Helsinki Photography Biennial brings the renowned Danish video artist Jesper Just’s “Llano” (2012) to the Helsinki Museum of Photography. The work was featured in the Danish pavilion at the Venice Biennale in 2013.
Jesper Just lives and works in New York. His works display cinematic features, but he also uses the silver screen in ways that differ from recognizable cinema. The artist describes his work as follows: “It might look like recognizable cinema but the narrative only happens from one room to another because the characters are in new situations; you create it yourself, in that sense.” (Huffington Post , 05/31/2013) Just’s works are characterized by a rich and detailed narrative. The ending is typically left open for the viewer’s interpretation.
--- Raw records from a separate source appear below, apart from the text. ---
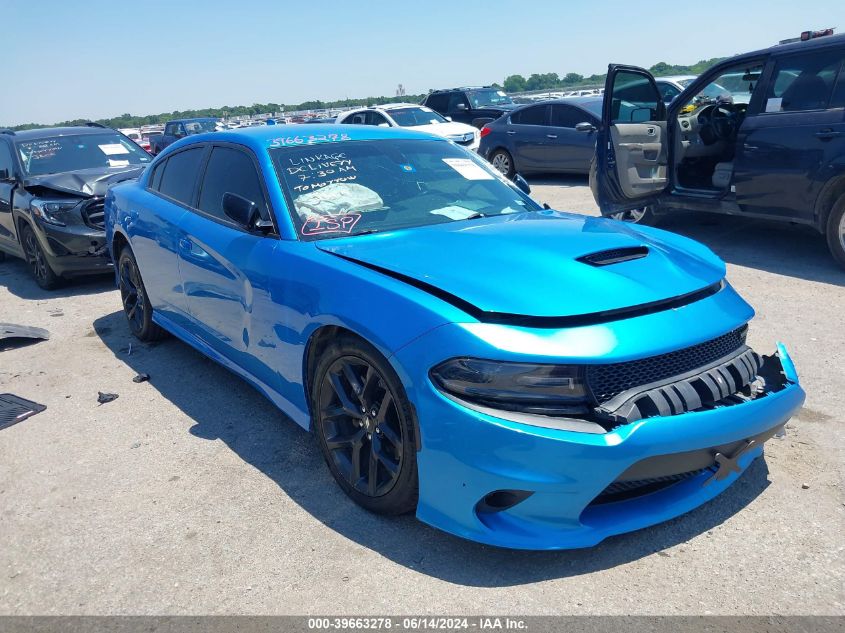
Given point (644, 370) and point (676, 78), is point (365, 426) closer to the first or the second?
point (644, 370)

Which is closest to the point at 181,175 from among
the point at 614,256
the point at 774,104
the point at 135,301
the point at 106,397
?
the point at 135,301

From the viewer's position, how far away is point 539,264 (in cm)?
282

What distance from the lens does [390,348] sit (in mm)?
2584

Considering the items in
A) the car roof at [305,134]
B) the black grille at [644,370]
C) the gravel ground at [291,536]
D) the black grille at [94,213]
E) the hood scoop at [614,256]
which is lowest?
the gravel ground at [291,536]

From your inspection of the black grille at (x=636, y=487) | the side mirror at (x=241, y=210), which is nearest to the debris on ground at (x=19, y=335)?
the side mirror at (x=241, y=210)

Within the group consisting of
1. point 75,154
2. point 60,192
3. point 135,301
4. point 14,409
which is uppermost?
point 75,154

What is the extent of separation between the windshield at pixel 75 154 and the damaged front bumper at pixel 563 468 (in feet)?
23.4

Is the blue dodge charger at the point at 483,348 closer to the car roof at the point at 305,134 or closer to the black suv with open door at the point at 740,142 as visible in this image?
the car roof at the point at 305,134

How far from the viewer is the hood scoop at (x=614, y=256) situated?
2.88m

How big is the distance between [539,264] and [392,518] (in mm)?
1243

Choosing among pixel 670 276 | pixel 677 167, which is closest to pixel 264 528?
pixel 670 276

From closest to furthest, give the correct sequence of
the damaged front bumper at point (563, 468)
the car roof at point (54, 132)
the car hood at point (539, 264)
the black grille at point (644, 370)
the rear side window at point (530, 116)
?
1. the damaged front bumper at point (563, 468)
2. the black grille at point (644, 370)
3. the car hood at point (539, 264)
4. the car roof at point (54, 132)
5. the rear side window at point (530, 116)

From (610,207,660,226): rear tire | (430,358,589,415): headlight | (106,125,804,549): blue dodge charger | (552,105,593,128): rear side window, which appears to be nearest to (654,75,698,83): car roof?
(552,105,593,128): rear side window

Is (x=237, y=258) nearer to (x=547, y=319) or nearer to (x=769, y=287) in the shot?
(x=547, y=319)
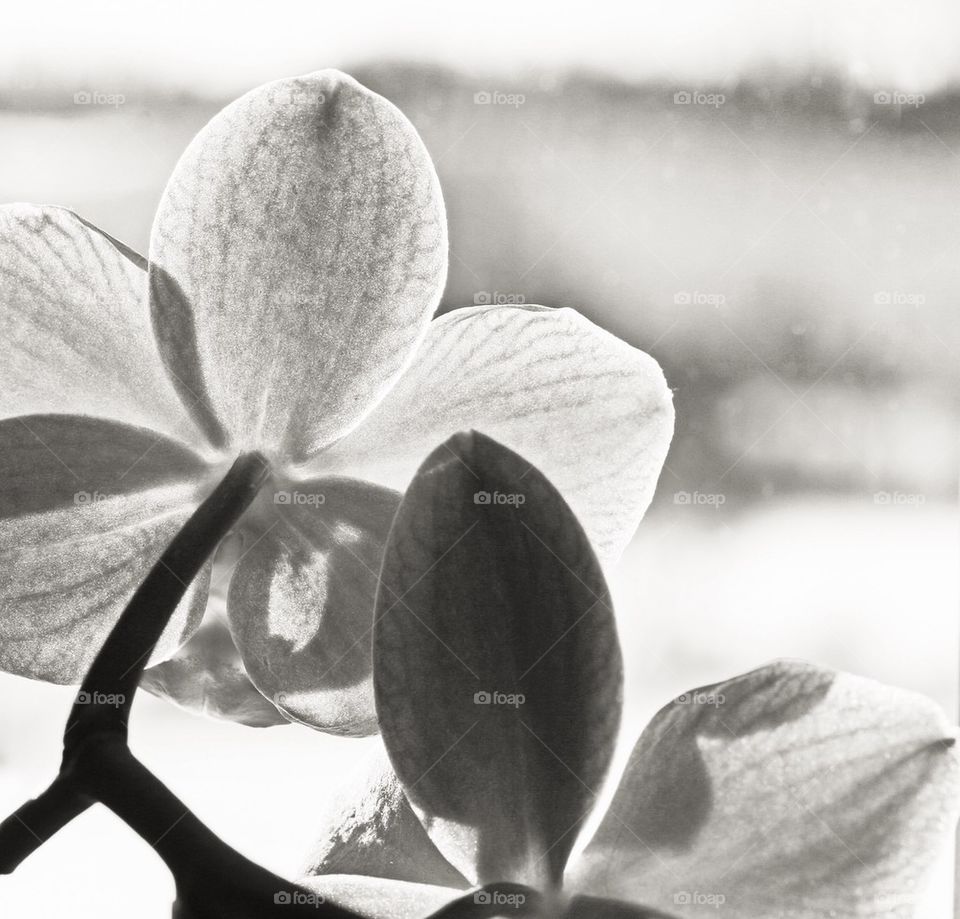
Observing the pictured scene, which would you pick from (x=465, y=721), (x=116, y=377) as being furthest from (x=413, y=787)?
(x=116, y=377)

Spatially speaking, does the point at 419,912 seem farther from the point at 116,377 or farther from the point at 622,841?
the point at 116,377

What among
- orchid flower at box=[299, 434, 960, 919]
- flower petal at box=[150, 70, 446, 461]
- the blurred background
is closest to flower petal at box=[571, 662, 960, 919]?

“Llano” was filmed in the abandoned city of Llano del Rio. The city was founded by the socialist Job Harriman in 1913. Due to lack of irrigation and water supply, the city later became deserted. In “Llano”, the utopic desert city is filmed in artificial rain in the midst of which an obese woman is trying desperately to repair a stone wall. According to Just, “Llano is a ruin of a place that is no longer, but also a place that really never happened. Here, we have a double meaning—a strange mix of utopia and dystopia, filled with failure as well as potent ideals.”
As well as an unusual cinematic feel, Jesper Just’s work often contains criticism towards codes of masculinity, particularly those established by Hollywood. He typically does this by showing men doing “unmanly” things. Instead of a man, “Llano” depicts a grungy woman. She, in the utopistic surroundings, can be seen as the feminity aesthesized by Hollywood in ruin. At the same time, by using Hollywood’s own visual language, the work criticizes codes of femininity created by movies. In addition, the ambiguous relationships depicted in “Llano”, the lack of dialogue and atmospheric soundscapes are typical of Just’s work. (Mara Hoberman, Art Agenda, 11.6.2013)
Jesper Just has been awarded the Nordic region’s biggest art prize, the Carnegie Art Award in 2008.